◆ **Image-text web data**

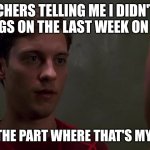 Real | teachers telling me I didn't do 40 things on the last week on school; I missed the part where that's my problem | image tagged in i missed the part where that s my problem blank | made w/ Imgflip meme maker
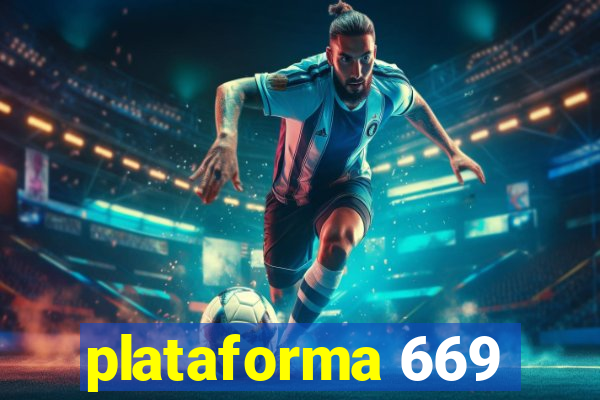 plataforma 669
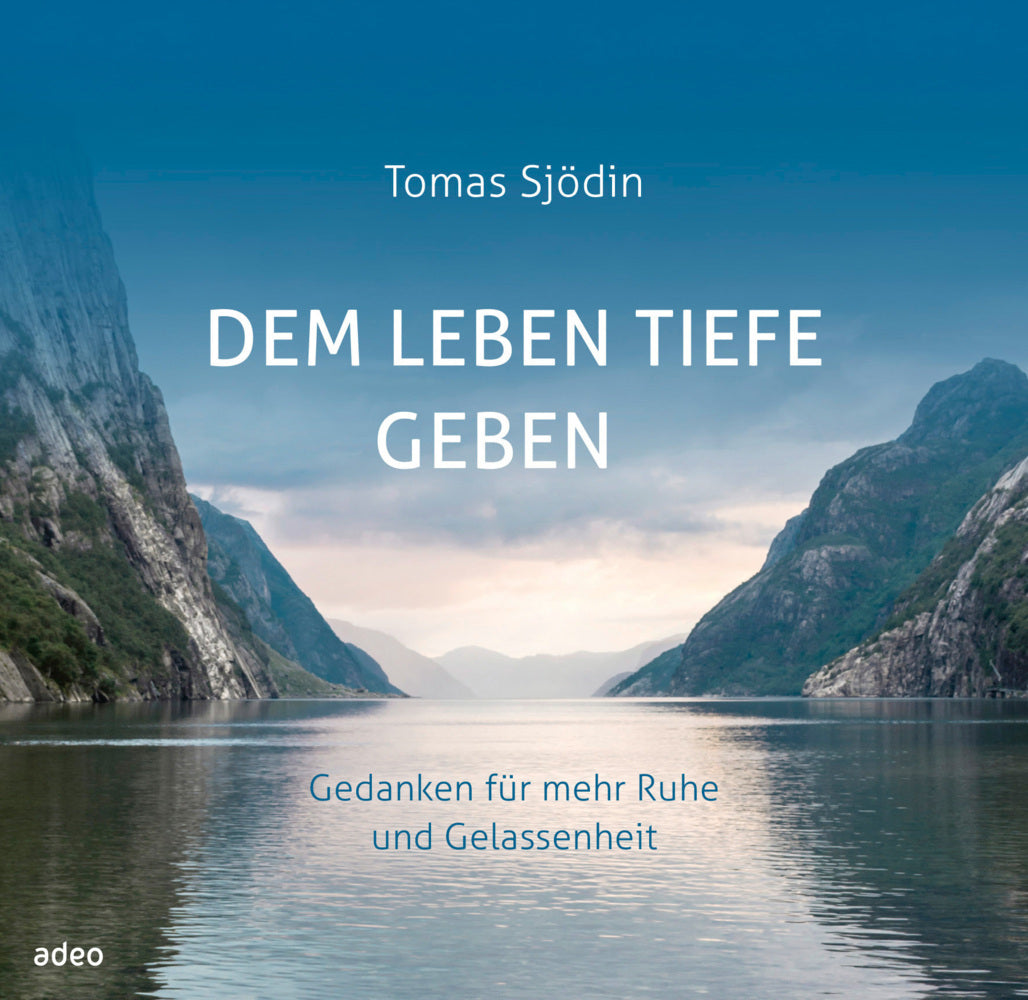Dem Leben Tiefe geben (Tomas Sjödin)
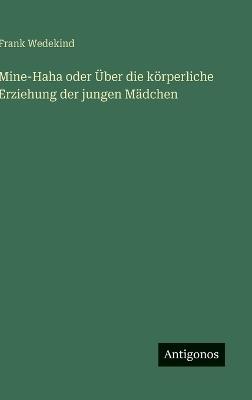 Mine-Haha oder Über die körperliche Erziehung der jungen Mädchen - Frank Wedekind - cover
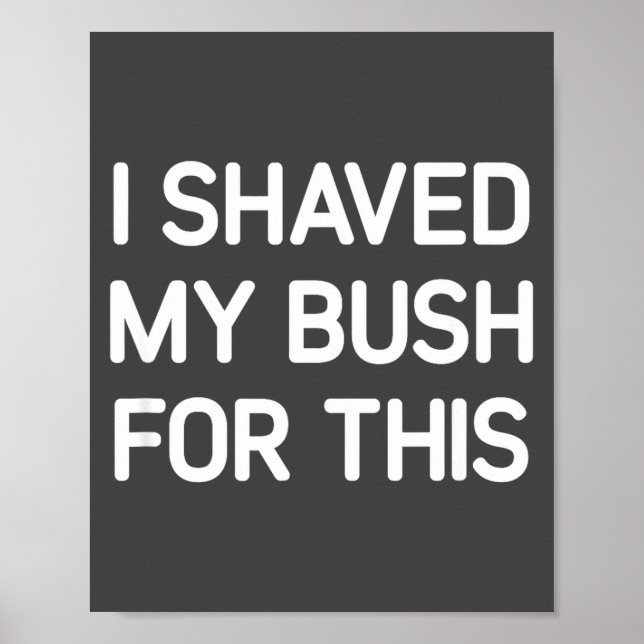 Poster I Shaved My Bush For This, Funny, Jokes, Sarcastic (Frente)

◆ **Aim of the task**
Word for word, restate all of the entries above and leave each picture out.

◆ **Answer section**
 Real | teachers telling me I didn't do 40 things on the last week on school; I missed the part where that's my problem | image tagged in i missed the part where that s my problem blank | made w/ Imgflip meme maker
 plataforma 669
Dem Leben Tiefe geben (Tomas Sjödin)
 Mine-Haha oder Über die körperliche Erziehung der jungen Mädchen - Frank Wedekind - cover
 Poster I Shaved My Bush For This, Funny, Jokes, Sarcastic (Frente)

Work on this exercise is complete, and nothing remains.